# Netzteil - modulare Anschlüsse kompatibel



## Kiwano (10. Mai 2012)

Hallo liebe Community,

Heute ist mir, klarerweise kurz nach Ablauf der Garantiezeit mein Netzteil von NesteQ eingegangen. Einer der Hauptgründe für den damaligen Kauf war, neben der Effizienz, die abnehmbaren modularen Anschlüsse. 

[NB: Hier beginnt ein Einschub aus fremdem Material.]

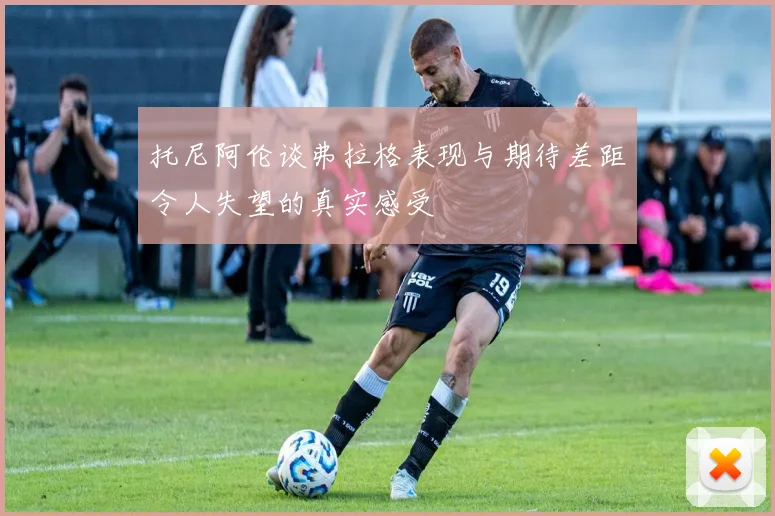 托尼阿伦谈弗拉格表现与期待差距令人失望的真实感受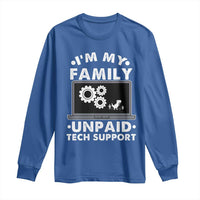 I Am My Familys Unpaid Tech Support Long Sleeve Shirt Funny Computer IT Nerd Humor - Wonder Print Shop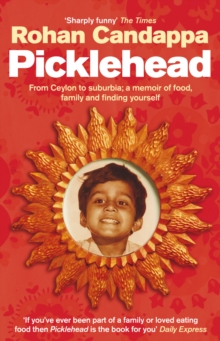 Picklehead : From Ceylon to Suburbia - A Memoir of Food, Family and Finding Yourself, Paperback Book Picklehead : From Ceylon to Suburbia - A Memoir of Food, Family and Finding Yourself, Paperback Book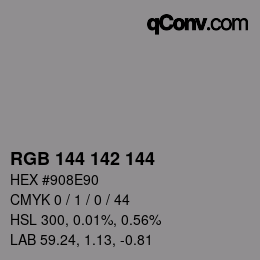 Color code: RGB 144 142 144 | qconv.com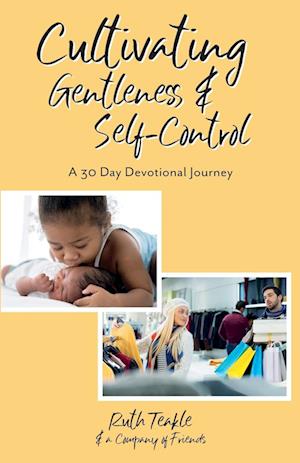 Cultivating Gentleness and Self-Control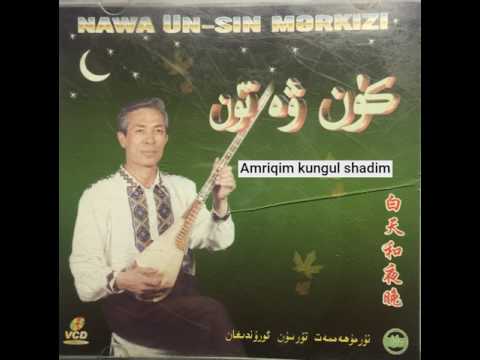 Amriqim kungul shadim - Nurmamat Tursun (Merhum)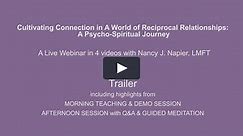 Cultivating Connection in a World of Reciprocal Relationships: A Psycho-Spiritual Journey with Nancy J Napier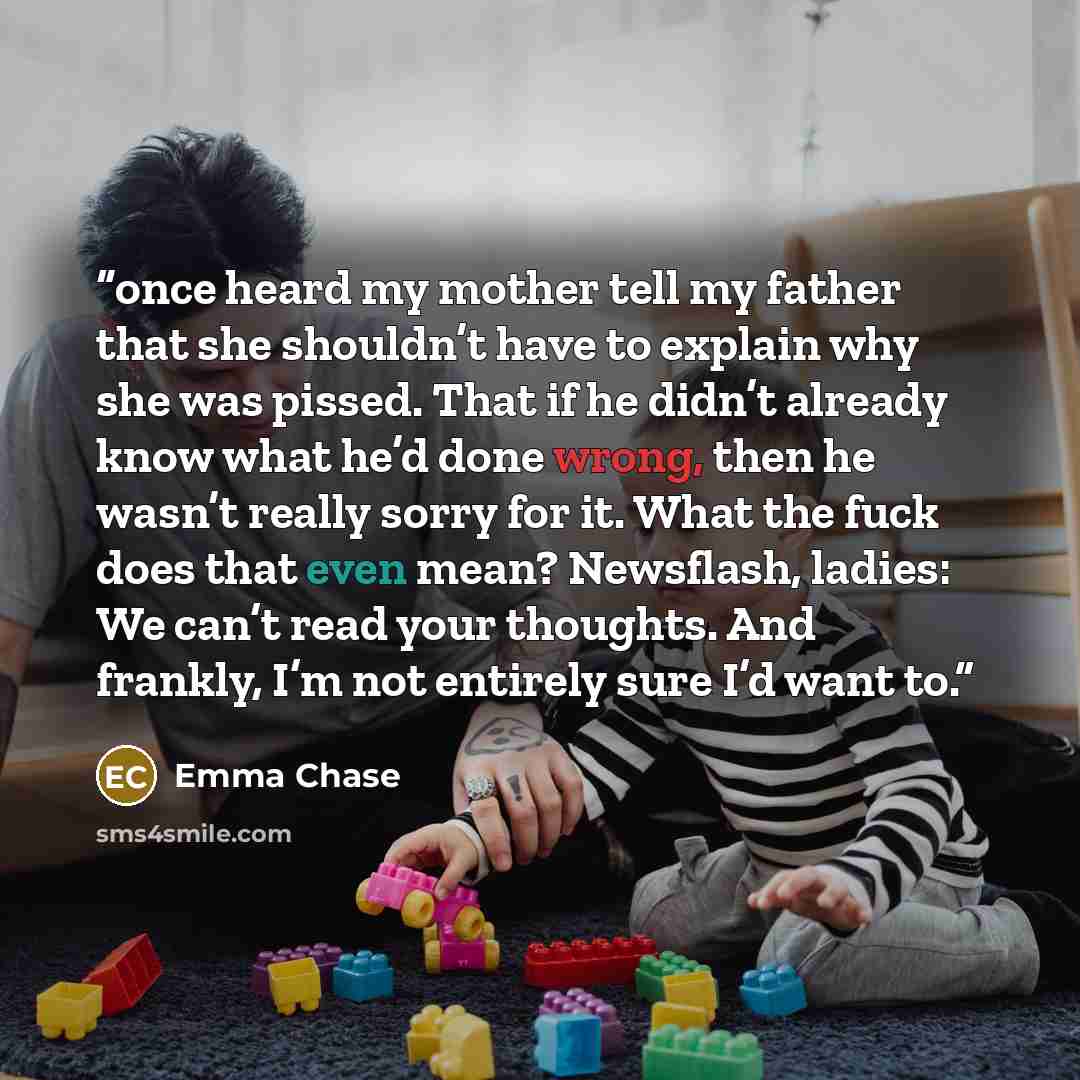 “once heard my mother tell my father that she shouldn’t have to explain why she was pissed. That if he didn’t already know what he’d done wrong, then he wasn’t really sorry for it. What the fuck does that even mean? Newsflash, ladies: We can’t read your thoughts. And frankly, I’m not entirely sure…” quote by Emma Chase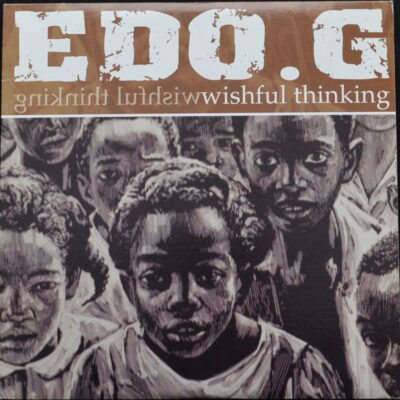 Edo G – Wishful Thinking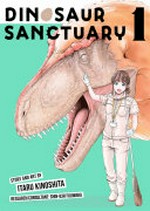 Dinosaur sanctuary. story and art by Itaru Kinoshita ; research consultant, Shin-ichi Fujiwara ; translation, John Neal ; lettering, JM Iitomi Crandall. 1 /
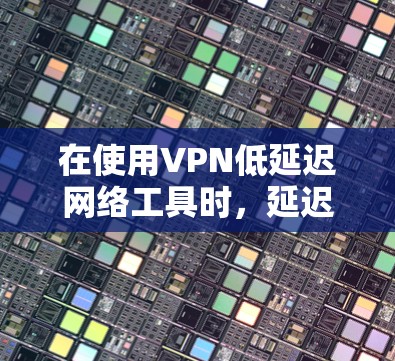 在使用VPN低延迟网络工具时,延迟通常归因于网络不稳定、路由器设置不当、防火墙限制过强等。以下是有条理的解决方案 在使用VPN低延迟网络工具时,延迟通常归因于网络不稳定、路由器设置不当、防火墙限制过强等。以下是有条理的解决方案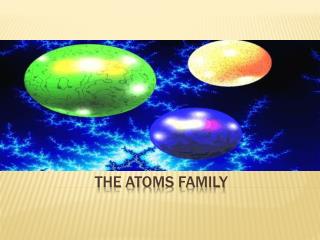 The atoms family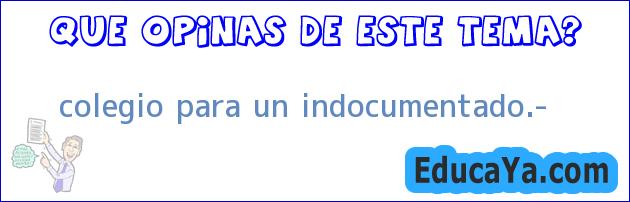 colegio para un indocumentado.?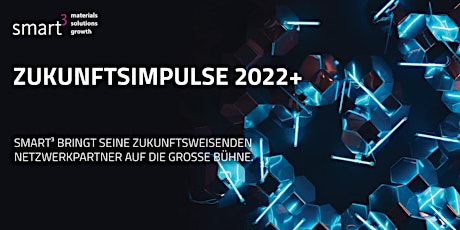 SMART³ ZUKUNFTSIMPULSE 2022+ tickets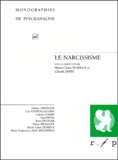 Marie-Claire Durieux et Claude Janin - Le Narcissisme.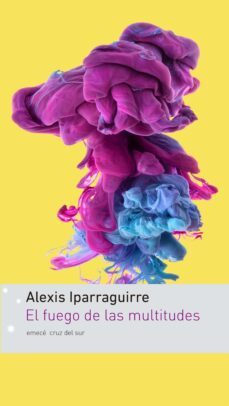 el fuego de las multitudes (ebook)-alexis iparraguirre-9786124516443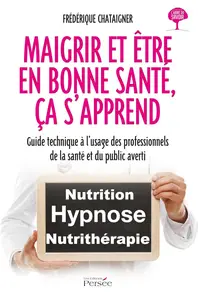 Frédérique Chataigner, "Maigrir et être en bonne santé, ça s'apprend"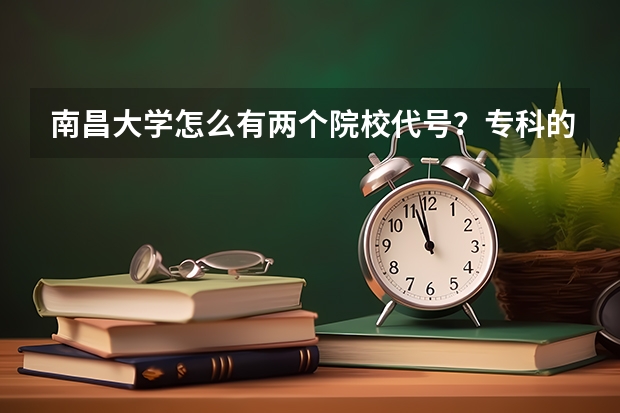 南昌大学怎么有两个院校代号？专科的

Meine Farge ist nun ob die Verkabelung solcher modularen Syteme standardisiert und somit kompatibel ist. Hat ja schon fast jeder Hersteller so ein Netzteil im Portfolio. Oder muß ich mir doch wieder ein NesteQ Teil (teuer) kaufen wenn ich die Verkabelung nicht komplett erneuern will****?

Vielen Dank im Voraus!!


----------



## Trebble56 (15. Mai 2012)

Moin hab auch ein Netzteil dieses Herstellers und ich glaube die meisten netzteile haben kein abnehmbaren anschlüsse , aber die die welche haben sollten die gleichen oder zumindest ähnliche haben. Es kann natürlich sein das die klammern net passen oder solche sachen. Sicher bin ich mir nicht .

Ich würde lieber die verkabelung neu machen das dauert im grunde nicht lange auch wenn es nach vielen kabeln aussieht , die meisten gehören nicht zum netzteil und beim neuanschließen darf man nur keinen kurzschluss verursachen (ist mir mit dem jetztigen netzteil passiert).


----------